*Task*
Copy the entries character for character.

*Data section*

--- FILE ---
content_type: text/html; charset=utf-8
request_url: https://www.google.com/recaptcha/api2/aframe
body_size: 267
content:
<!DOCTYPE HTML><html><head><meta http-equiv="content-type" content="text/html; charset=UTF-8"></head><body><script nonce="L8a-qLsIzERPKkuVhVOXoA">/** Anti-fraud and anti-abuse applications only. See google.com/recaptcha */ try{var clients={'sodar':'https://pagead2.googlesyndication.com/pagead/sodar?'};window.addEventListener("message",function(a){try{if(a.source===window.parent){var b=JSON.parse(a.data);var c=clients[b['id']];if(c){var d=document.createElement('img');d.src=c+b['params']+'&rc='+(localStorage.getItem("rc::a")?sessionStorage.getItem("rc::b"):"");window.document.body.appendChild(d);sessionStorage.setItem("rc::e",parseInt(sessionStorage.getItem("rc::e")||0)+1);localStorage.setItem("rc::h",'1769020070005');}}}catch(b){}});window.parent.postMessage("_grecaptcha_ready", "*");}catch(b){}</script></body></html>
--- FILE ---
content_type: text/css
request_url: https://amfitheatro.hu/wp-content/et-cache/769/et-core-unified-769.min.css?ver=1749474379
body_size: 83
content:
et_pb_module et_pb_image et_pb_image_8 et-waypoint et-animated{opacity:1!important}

*Task result*
--- FILE ---
content_type: text/html; charset=utf-8
request_url: https://www.google.com/recaptcha/api2/aframe
body_size: 267
content:
<!DOCTYPE HTML><html><head><meta http-equiv="content-type" content="text/html; charset=UTF-8"></head><body><script nonce="L8a-qLsIzERPKkuVhVOXoA">/** Anti-fraud and anti-abuse applications only. See google.com/recaptcha */ try{var clients={'sodar':'https://pagead2.googlesyndication.com/pagead/sodar?'};window.addEventListener("message",function(a){try{if(a.source===window.parent){var b=JSON.parse(a.data);var c=clients[b['id']];if(c){var d=document.createElement('img');d.src=c+b['params']+'&rc='+(localStorage.getItem("rc::a")?sessionStorage.getItem("rc::b"):"");window.document.body.appendChild(d);sessionStorage.setItem("rc::e",parseInt(sessionStorage.getItem("rc::e")||0)+1);localStorage.setItem("rc::h",'1769020070005');}}}catch(b){}});window.parent.postMessage("_grecaptcha_ready", "*");}catch(b){}</script></body></html>
--- FILE ---
content_type: text/css
request_url: https://amfitheatro.hu/wp-content/et-cache/769/et-core-unified-769.min.css?ver=1749474379
body_size: 83
content:
et_pb_module et_pb_image et_pb_image_8 et-waypoint et-animated{opacity:1!important}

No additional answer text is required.